- [STATED PROBLEM 1] In the listing, take the lines from the one containing "Upon examining this" through the end of the listing and write them out again with "truffle" swapped for "mushroom", leaving everything else unchanged.

- [SOURCE TEXT]
Taming Monoliths without Microservices

You can also see the slides on SpeakerDeck.

This talk is an adaption of a talk I gave at GoRuCo 2018. This talk tells the story of a growing engineering organization continuously adding structure to their large Rails codebase.

The talk concludes with 4 concrete tactics you can employ in your day job to help ease the transition to a more modular world.

Part I: About Me

My name is Kelly Sutton, I work as a software engineer in San Francisco. I live with my fiancé, Amelie, and our dog, Greta. I work for a company called Gusto, which does payroll, benefits, and HR software for small businesses.

Gusto serves about 1% of small businesses in the US. We operate mostly out of a single monolith and have over 80 engineers. The platform moves more than $1 billion per month for tens of thousands of businesses.

Payroll software is a careful combination of time, geography, money, and people. Folks need to be paid on time for the time they worked. Single tax jurisdictions can be as small as a city block, or as large as the country. Employees need to be paid accurately to the cent, otherwise the you’ll make the IRS unhappy.

Finally, all of this is being run by people. We are all human and to be human is to make mistakes. A payroll system must be designed to be malleable, and to be able to correct mistakes.

Which brings us to an important caveat in this talk: Gusto might make different tradeoffs than your business. One of the biggest tradeoffs we make is the tradeoff between correctness and performance. We will always choose accuracy and precision over speed. This comes into play when modeling our data or choosing caching schemes.

Every business is different, so some of the things ahead may not apply to you.

Part II: Breaking the Monolith

Before we discuss how to break a monolith, we need to describe it. I like to call a large monolith a Swamp. You may know it as the Ball of Mud.

I find Swamp a better terminology, because it is something you’re in. A Ball of Mud is something that is just over there, on a pedastal. As you work in a Swamp, things become slower and slower. What used to take milliseconds now takes seconds. What used to take seconds now takes minutes.

- [TASK INPUT]

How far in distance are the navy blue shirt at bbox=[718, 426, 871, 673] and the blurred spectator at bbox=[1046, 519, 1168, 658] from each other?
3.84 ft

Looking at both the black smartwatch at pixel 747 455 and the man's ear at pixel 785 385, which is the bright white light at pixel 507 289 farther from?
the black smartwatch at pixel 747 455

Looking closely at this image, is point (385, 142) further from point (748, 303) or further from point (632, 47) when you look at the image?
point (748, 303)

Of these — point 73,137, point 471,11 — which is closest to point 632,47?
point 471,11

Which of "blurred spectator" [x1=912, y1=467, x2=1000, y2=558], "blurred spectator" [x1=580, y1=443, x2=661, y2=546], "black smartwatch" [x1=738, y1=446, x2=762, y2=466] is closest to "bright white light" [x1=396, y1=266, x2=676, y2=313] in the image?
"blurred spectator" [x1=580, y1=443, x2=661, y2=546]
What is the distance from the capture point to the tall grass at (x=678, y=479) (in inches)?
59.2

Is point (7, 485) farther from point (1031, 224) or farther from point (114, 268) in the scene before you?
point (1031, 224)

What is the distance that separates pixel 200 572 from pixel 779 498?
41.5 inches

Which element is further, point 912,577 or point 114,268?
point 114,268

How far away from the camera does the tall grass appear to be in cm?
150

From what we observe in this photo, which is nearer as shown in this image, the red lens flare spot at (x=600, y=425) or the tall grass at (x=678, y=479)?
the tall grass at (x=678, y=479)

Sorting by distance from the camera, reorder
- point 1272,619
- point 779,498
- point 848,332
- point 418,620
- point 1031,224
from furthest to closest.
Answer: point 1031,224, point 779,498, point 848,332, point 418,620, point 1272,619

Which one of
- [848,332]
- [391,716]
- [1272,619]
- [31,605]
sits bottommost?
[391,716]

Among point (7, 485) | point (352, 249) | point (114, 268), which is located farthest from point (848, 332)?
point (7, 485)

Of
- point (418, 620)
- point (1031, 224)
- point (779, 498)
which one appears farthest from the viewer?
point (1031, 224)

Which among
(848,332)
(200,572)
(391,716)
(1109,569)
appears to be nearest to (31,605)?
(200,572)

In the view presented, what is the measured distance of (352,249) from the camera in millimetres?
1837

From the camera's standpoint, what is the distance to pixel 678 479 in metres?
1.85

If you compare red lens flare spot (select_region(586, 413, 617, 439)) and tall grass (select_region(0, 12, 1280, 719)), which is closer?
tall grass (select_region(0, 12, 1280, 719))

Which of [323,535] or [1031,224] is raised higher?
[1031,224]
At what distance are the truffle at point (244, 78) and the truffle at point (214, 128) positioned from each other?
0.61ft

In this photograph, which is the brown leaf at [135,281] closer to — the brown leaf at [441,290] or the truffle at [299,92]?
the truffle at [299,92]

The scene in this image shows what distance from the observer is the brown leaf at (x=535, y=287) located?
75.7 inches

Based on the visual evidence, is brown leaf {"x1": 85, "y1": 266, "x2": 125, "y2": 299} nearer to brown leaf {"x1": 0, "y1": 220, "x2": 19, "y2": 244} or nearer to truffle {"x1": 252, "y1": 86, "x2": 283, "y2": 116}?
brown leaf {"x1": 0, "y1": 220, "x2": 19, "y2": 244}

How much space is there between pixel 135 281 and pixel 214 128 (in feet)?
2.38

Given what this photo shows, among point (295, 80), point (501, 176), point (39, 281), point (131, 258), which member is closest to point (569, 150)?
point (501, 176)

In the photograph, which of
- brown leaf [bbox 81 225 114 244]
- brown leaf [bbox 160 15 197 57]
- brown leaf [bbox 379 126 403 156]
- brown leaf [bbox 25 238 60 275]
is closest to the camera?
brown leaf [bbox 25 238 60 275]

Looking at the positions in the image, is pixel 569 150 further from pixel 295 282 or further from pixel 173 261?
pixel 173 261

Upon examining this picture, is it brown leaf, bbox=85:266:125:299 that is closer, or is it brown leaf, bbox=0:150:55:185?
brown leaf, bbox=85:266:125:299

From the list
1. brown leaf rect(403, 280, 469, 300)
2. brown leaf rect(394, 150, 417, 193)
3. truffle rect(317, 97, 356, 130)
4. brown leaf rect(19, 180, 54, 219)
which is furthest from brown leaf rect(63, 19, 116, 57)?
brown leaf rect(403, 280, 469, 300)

- [STATED PROBLEM 2] Print the part of the talk on taming monoliths from "My name is Kelly" to "the IRS unhappy.", word for word.

- [EXERCISE ANSWER 1]
Upon examining this picture, is it brown leaf, bbox=85:266:125:299 that is closer, or is it brown leaf, bbox=0:150:55:185?
brown leaf, bbox=85:266:125:299

From the list
1. brown leaf rect(403, 280, 469, 300)
2. brown leaf rect(394, 150, 417, 193)
3. mushroom rect(317, 97, 356, 130)
4. brown leaf rect(19, 180, 54, 219)
which is furthest from brown leaf rect(63, 19, 116, 57)?
brown leaf rect(403, 280, 469, 300)

- [EXERCISE ANSWER 2]
My name is Kelly Sutton, I work as a software engineer in San Francisco. I live with my fiancé, Amelie, and our dog, Greta. I work for a company called Gusto, which does payroll, benefits, and HR software for small businesses.

Gusto serves about 1% of small businesses in the US. We operate mostly out of a single monolith and have over 80 engineers. The platform moves more than $1 billion per month for tens of thousands of businesses.

Payroll software is a careful combination of time, geography, money, and people. Folks need to be paid on time for the time they worked. Single tax jurisdictions can be as small as a city block, or as large as the country. Employees need to be paid accurately to the cent, otherwise the you’ll make the IRS unhappy.